Da liegt plötzlich diese Traumrolle der Marian Graves in ihren Händen. Sie soll sie
spielen und sie wird in die Vorbereitungen eingebunden. So recherchiert sie über die 1950
im ewigen Eis Verschollene, die als Erste die Welt entlang eines Längenkreises umrunden
wollte. Und Hadley entdeckt Parallelen zu ihr, denn sie waren beide Produkte von
Verschwinden und Verwaistheit und Vernachlässigung und Flugzeugen und Onkeln.
Während Hadleys Passagen zur entlarvenden Satire über die Verrücktheiten der
Filmbranche werden, taucht die Geschichte Marians tief in die Zeit der frühen Fliegerei
ein. Die bei Marian grenzenlose Hochgefühle auslösten, denn sie ist unablässig
unterwegs für Schmuggelware aus Kanada wie auch zu riskanten Flugabenteuern.
Doch Macqueen fordert seinen Preis und sie heiratet ihn mit 17. Nur mühsam entkommt sie
später seinen Zähmungsversuchen, indem sie erst die erzwungene Schwangerschaft beseitigt
und dann im weiten Alaska verschwindet. Wo man dringend Piloten braucht und nicht viel
fragt. Wen Marian nun am heftigsten vermisst, sind Bruder Jamie und noch mehr Caleb.
Dieser Freigeist und gemeinsame Freund ist längst zur insgeheimen großen Liebe geworden.
Unausgesprochen, körperlich intensiv und trotz langer Unterbrechungen lebenslang. Ein
Zusammenleben aber wäre unmöglich gewesen: Zwei Falken in einem Käfig? Doch
auch Jamies Weg wird hinreißend beschrieben, wie bei ihm offenbar das künstlerische Erbe
seines Onkels für spannende Entwicklungen sorgt. Bis sämtliche Lebensstränge vom
Weltkrieg neu ausgelegt werden.
Der für Frauen wie Marian Graves deren Vorbild Amelia Earhart und etliche andere
historische Heldinnen werden ausdrücklich benannt einen ungeahnten Schub bedeutet.
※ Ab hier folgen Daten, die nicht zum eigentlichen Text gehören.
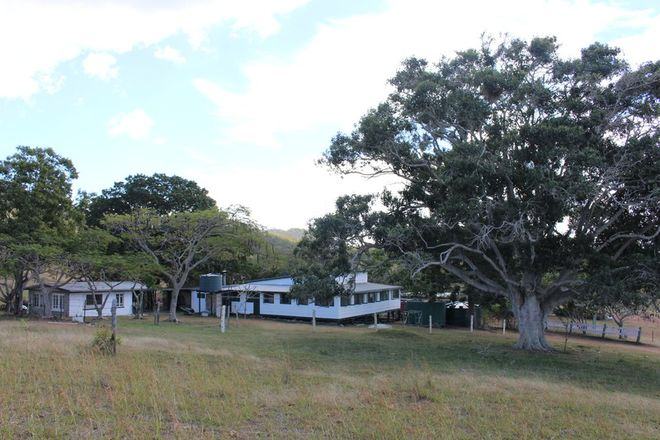 Picture of 415 The Narrows Road, MOUNT LARCOM QLD 4695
Weil man Pilotinnen braucht und auch die jetzt 25-Jährige wird nach England geschickt, um
Zubringerdienste er erfüllen. Bis sie nach Höhen und Tiefen in dieser Zeit die Chance
für einen Traum erhält: Flugzeug und Geld für 23.000 Seemeilen Flug zu einer sehr
speziellen Weltumrundung.
Und was dabei in das erst Jahre später im Eis gefundene Logbuch floss, formen Hadley
Baxter und die Crew zu einem Filmepos. Doch zu viel, um all die Handlungsstränge und
Geschichten dieses einzigartigen Romans angemessen zu würdigen: man liest sich trunken an
diesem breiten Erzählstrom und den exzellent gezeichneten glaubhaften Charakteren.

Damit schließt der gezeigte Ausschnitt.